L'adoption de cette technologie par les entreprises met en évidence cette lacune, à mesure que celles-ci font passer l'IA générative du stade expérimental à une utilisation à grande échelle. Un chatbot utilisé par dix employés peut être supervisé de manière informelle, tandis qu'un système d'IA traitant des milliers d'interactions avec les clients nécessite un moyen d'identifier les défaillances sans demander à un humain de vérifier chaque résultat.

L'observabilité de l'IA étend la surveillance de l'infrastructure au comportement des modèles. Les entreprises ont toujours besoin d'indicateurs classiques tels que la latence, la disponibilité et le coût de calcul, mais elles ont également besoin d'informations sur les données reçues par le modèle, les documents qu'il a récupérés, les outils qu'il a utilisés et la manière dont la réponse finale a été générée.

Les systèmes de recherche illustrent bien ce problème, car une réponse erronée peut trouver son origine plusieurs étapes avant même que le modèle linguistique ne génère le moindre texte. La couche de recherche peut extraire une politique obsolète, un filtre d’autorisations peut exposer le mauvais document, ou un système de classement peut sélectionner des informations techniquement liées à la requête tout en omettant la section pertinente. Se contenter de surveiller le modèle final oblige les équipes d'ingénieurs à tenter de diagnostiquer une erreur sans avoir de visibilité sur la chaîne qui l'a générée.

Les agents renforcent cette nécessité, car ils interviennent sur plusieurs systèmes. Un agent peut par exemple interpréter une requête, effectuer une recherche dans une base de données, appeler une API, modifier un enregistrement et envoyer un message ; l'entreprise doit donc comprendre l'enchaînement des événements lorsqu'un problème survient. Se contenter d'enregistrer la requête initiale et la réponse finale n'est guère utile lorsque la défaillance s'est produite lors du quatrième appel à un outil.
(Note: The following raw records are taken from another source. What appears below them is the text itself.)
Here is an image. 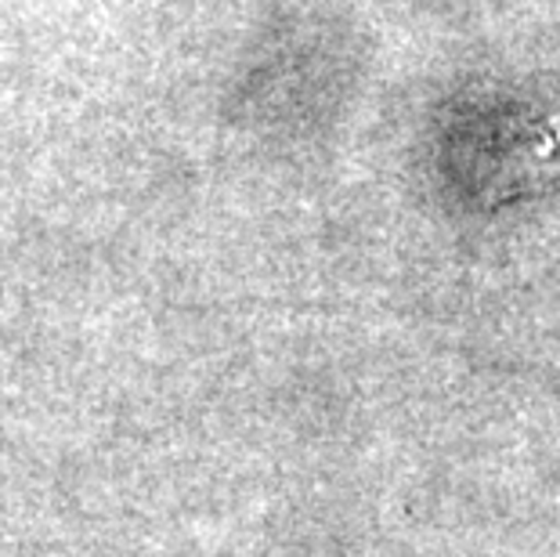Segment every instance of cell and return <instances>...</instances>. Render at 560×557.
Segmentation results:
<instances>
[{"label": "cell", "instance_id": "cell-1", "mask_svg": "<svg viewBox=\"0 0 560 557\" xmlns=\"http://www.w3.org/2000/svg\"><path fill=\"white\" fill-rule=\"evenodd\" d=\"M510 160H514V167L503 171L506 182H514V185H510V193L542 182V177H546V182L557 177L560 174V113L535 130L528 146H521Z\"/></svg>", "mask_w": 560, "mask_h": 557}]
</instances>
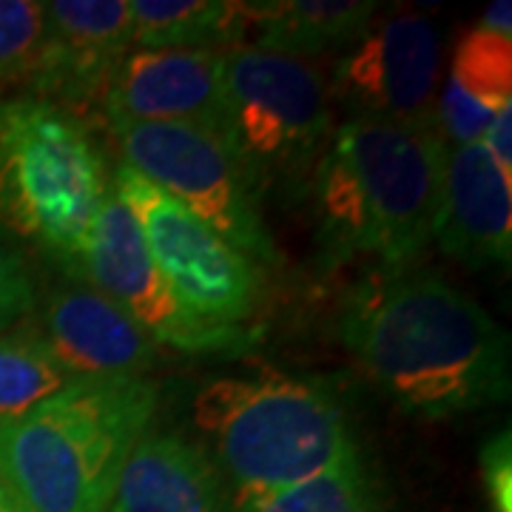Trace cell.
<instances>
[{
  "label": "cell",
  "mask_w": 512,
  "mask_h": 512,
  "mask_svg": "<svg viewBox=\"0 0 512 512\" xmlns=\"http://www.w3.org/2000/svg\"><path fill=\"white\" fill-rule=\"evenodd\" d=\"M339 336L410 416L450 419L510 399V333L439 271L370 274L348 299Z\"/></svg>",
  "instance_id": "cell-1"
},
{
  "label": "cell",
  "mask_w": 512,
  "mask_h": 512,
  "mask_svg": "<svg viewBox=\"0 0 512 512\" xmlns=\"http://www.w3.org/2000/svg\"><path fill=\"white\" fill-rule=\"evenodd\" d=\"M447 140L439 128L348 120L333 131L311 194L322 262L402 274L433 242Z\"/></svg>",
  "instance_id": "cell-2"
},
{
  "label": "cell",
  "mask_w": 512,
  "mask_h": 512,
  "mask_svg": "<svg viewBox=\"0 0 512 512\" xmlns=\"http://www.w3.org/2000/svg\"><path fill=\"white\" fill-rule=\"evenodd\" d=\"M148 379L77 382L0 421V481L20 512H109L117 476L157 413Z\"/></svg>",
  "instance_id": "cell-3"
},
{
  "label": "cell",
  "mask_w": 512,
  "mask_h": 512,
  "mask_svg": "<svg viewBox=\"0 0 512 512\" xmlns=\"http://www.w3.org/2000/svg\"><path fill=\"white\" fill-rule=\"evenodd\" d=\"M191 424L234 507L316 476L356 447L333 387L274 370L202 382Z\"/></svg>",
  "instance_id": "cell-4"
},
{
  "label": "cell",
  "mask_w": 512,
  "mask_h": 512,
  "mask_svg": "<svg viewBox=\"0 0 512 512\" xmlns=\"http://www.w3.org/2000/svg\"><path fill=\"white\" fill-rule=\"evenodd\" d=\"M109 188L106 157L74 111L40 97L0 103V228L69 279Z\"/></svg>",
  "instance_id": "cell-5"
},
{
  "label": "cell",
  "mask_w": 512,
  "mask_h": 512,
  "mask_svg": "<svg viewBox=\"0 0 512 512\" xmlns=\"http://www.w3.org/2000/svg\"><path fill=\"white\" fill-rule=\"evenodd\" d=\"M225 143L256 194H311L333 137L328 74L305 57L234 46L222 52Z\"/></svg>",
  "instance_id": "cell-6"
},
{
  "label": "cell",
  "mask_w": 512,
  "mask_h": 512,
  "mask_svg": "<svg viewBox=\"0 0 512 512\" xmlns=\"http://www.w3.org/2000/svg\"><path fill=\"white\" fill-rule=\"evenodd\" d=\"M120 163L211 225L256 268L279 265L259 194L220 134L180 123L114 128Z\"/></svg>",
  "instance_id": "cell-7"
},
{
  "label": "cell",
  "mask_w": 512,
  "mask_h": 512,
  "mask_svg": "<svg viewBox=\"0 0 512 512\" xmlns=\"http://www.w3.org/2000/svg\"><path fill=\"white\" fill-rule=\"evenodd\" d=\"M111 191L140 225L157 271L191 311L222 325H245L254 316L262 276L248 256L128 165H117Z\"/></svg>",
  "instance_id": "cell-8"
},
{
  "label": "cell",
  "mask_w": 512,
  "mask_h": 512,
  "mask_svg": "<svg viewBox=\"0 0 512 512\" xmlns=\"http://www.w3.org/2000/svg\"><path fill=\"white\" fill-rule=\"evenodd\" d=\"M74 282H86L109 296L157 345L194 356L254 348L256 330L211 322L174 293L148 256L140 225L111 188L86 234Z\"/></svg>",
  "instance_id": "cell-9"
},
{
  "label": "cell",
  "mask_w": 512,
  "mask_h": 512,
  "mask_svg": "<svg viewBox=\"0 0 512 512\" xmlns=\"http://www.w3.org/2000/svg\"><path fill=\"white\" fill-rule=\"evenodd\" d=\"M439 69L441 43L433 20L419 12L376 15L365 35L333 63L330 103L348 120L439 128Z\"/></svg>",
  "instance_id": "cell-10"
},
{
  "label": "cell",
  "mask_w": 512,
  "mask_h": 512,
  "mask_svg": "<svg viewBox=\"0 0 512 512\" xmlns=\"http://www.w3.org/2000/svg\"><path fill=\"white\" fill-rule=\"evenodd\" d=\"M109 128L180 123L208 128L225 140L222 52L131 49L100 97Z\"/></svg>",
  "instance_id": "cell-11"
},
{
  "label": "cell",
  "mask_w": 512,
  "mask_h": 512,
  "mask_svg": "<svg viewBox=\"0 0 512 512\" xmlns=\"http://www.w3.org/2000/svg\"><path fill=\"white\" fill-rule=\"evenodd\" d=\"M32 328L80 382L146 379L157 362V342L86 282L66 279L57 285L37 308Z\"/></svg>",
  "instance_id": "cell-12"
},
{
  "label": "cell",
  "mask_w": 512,
  "mask_h": 512,
  "mask_svg": "<svg viewBox=\"0 0 512 512\" xmlns=\"http://www.w3.org/2000/svg\"><path fill=\"white\" fill-rule=\"evenodd\" d=\"M46 49L32 89L60 109L89 106L134 49L128 0H49Z\"/></svg>",
  "instance_id": "cell-13"
},
{
  "label": "cell",
  "mask_w": 512,
  "mask_h": 512,
  "mask_svg": "<svg viewBox=\"0 0 512 512\" xmlns=\"http://www.w3.org/2000/svg\"><path fill=\"white\" fill-rule=\"evenodd\" d=\"M433 239L456 262L507 268L512 259V180L484 143L447 148Z\"/></svg>",
  "instance_id": "cell-14"
},
{
  "label": "cell",
  "mask_w": 512,
  "mask_h": 512,
  "mask_svg": "<svg viewBox=\"0 0 512 512\" xmlns=\"http://www.w3.org/2000/svg\"><path fill=\"white\" fill-rule=\"evenodd\" d=\"M109 512H234V501L197 441L146 430L117 476Z\"/></svg>",
  "instance_id": "cell-15"
},
{
  "label": "cell",
  "mask_w": 512,
  "mask_h": 512,
  "mask_svg": "<svg viewBox=\"0 0 512 512\" xmlns=\"http://www.w3.org/2000/svg\"><path fill=\"white\" fill-rule=\"evenodd\" d=\"M379 3L365 0H265L248 3L254 40L248 46L291 57L350 49L376 18Z\"/></svg>",
  "instance_id": "cell-16"
},
{
  "label": "cell",
  "mask_w": 512,
  "mask_h": 512,
  "mask_svg": "<svg viewBox=\"0 0 512 512\" xmlns=\"http://www.w3.org/2000/svg\"><path fill=\"white\" fill-rule=\"evenodd\" d=\"M134 49L225 52L251 35L248 3L237 0H128Z\"/></svg>",
  "instance_id": "cell-17"
},
{
  "label": "cell",
  "mask_w": 512,
  "mask_h": 512,
  "mask_svg": "<svg viewBox=\"0 0 512 512\" xmlns=\"http://www.w3.org/2000/svg\"><path fill=\"white\" fill-rule=\"evenodd\" d=\"M234 512H376V481L356 444L322 473L237 504Z\"/></svg>",
  "instance_id": "cell-18"
},
{
  "label": "cell",
  "mask_w": 512,
  "mask_h": 512,
  "mask_svg": "<svg viewBox=\"0 0 512 512\" xmlns=\"http://www.w3.org/2000/svg\"><path fill=\"white\" fill-rule=\"evenodd\" d=\"M77 382L32 325L0 333V421L32 413Z\"/></svg>",
  "instance_id": "cell-19"
},
{
  "label": "cell",
  "mask_w": 512,
  "mask_h": 512,
  "mask_svg": "<svg viewBox=\"0 0 512 512\" xmlns=\"http://www.w3.org/2000/svg\"><path fill=\"white\" fill-rule=\"evenodd\" d=\"M447 86L490 114L512 103V35H498L478 23L456 43Z\"/></svg>",
  "instance_id": "cell-20"
},
{
  "label": "cell",
  "mask_w": 512,
  "mask_h": 512,
  "mask_svg": "<svg viewBox=\"0 0 512 512\" xmlns=\"http://www.w3.org/2000/svg\"><path fill=\"white\" fill-rule=\"evenodd\" d=\"M46 49L40 0H0V83H35Z\"/></svg>",
  "instance_id": "cell-21"
},
{
  "label": "cell",
  "mask_w": 512,
  "mask_h": 512,
  "mask_svg": "<svg viewBox=\"0 0 512 512\" xmlns=\"http://www.w3.org/2000/svg\"><path fill=\"white\" fill-rule=\"evenodd\" d=\"M37 293L32 274L12 239L0 231V333L18 328L23 316L35 311Z\"/></svg>",
  "instance_id": "cell-22"
},
{
  "label": "cell",
  "mask_w": 512,
  "mask_h": 512,
  "mask_svg": "<svg viewBox=\"0 0 512 512\" xmlns=\"http://www.w3.org/2000/svg\"><path fill=\"white\" fill-rule=\"evenodd\" d=\"M478 464H481V478L487 487V498L493 512H512V439L510 427L493 433L484 441L481 453H478Z\"/></svg>",
  "instance_id": "cell-23"
},
{
  "label": "cell",
  "mask_w": 512,
  "mask_h": 512,
  "mask_svg": "<svg viewBox=\"0 0 512 512\" xmlns=\"http://www.w3.org/2000/svg\"><path fill=\"white\" fill-rule=\"evenodd\" d=\"M484 148L493 157V163L501 168V174L512 180V103L495 114V120L484 134Z\"/></svg>",
  "instance_id": "cell-24"
},
{
  "label": "cell",
  "mask_w": 512,
  "mask_h": 512,
  "mask_svg": "<svg viewBox=\"0 0 512 512\" xmlns=\"http://www.w3.org/2000/svg\"><path fill=\"white\" fill-rule=\"evenodd\" d=\"M481 26H484V29H490V32H498V35H512V3L510 0H498V3H493V6L484 12Z\"/></svg>",
  "instance_id": "cell-25"
},
{
  "label": "cell",
  "mask_w": 512,
  "mask_h": 512,
  "mask_svg": "<svg viewBox=\"0 0 512 512\" xmlns=\"http://www.w3.org/2000/svg\"><path fill=\"white\" fill-rule=\"evenodd\" d=\"M0 512H20L18 501L12 498V493L3 487V481H0Z\"/></svg>",
  "instance_id": "cell-26"
}]
</instances>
La traçabilité permet aux équipes de reconstituer cette séquence. Chaque exécution peut enregistrer les données d'entrée, le modèle, les informations récupérées, les actions, les autorisations et les résultats, fournissant ainsi aux développeurs suffisamment de contexte pour vérifier si le système a bien suivi le processus prévu. Ces données répondent également aux exigences d'audit lorsque les organisations doivent expliquer comment une décision ou une action automatisée a été prise.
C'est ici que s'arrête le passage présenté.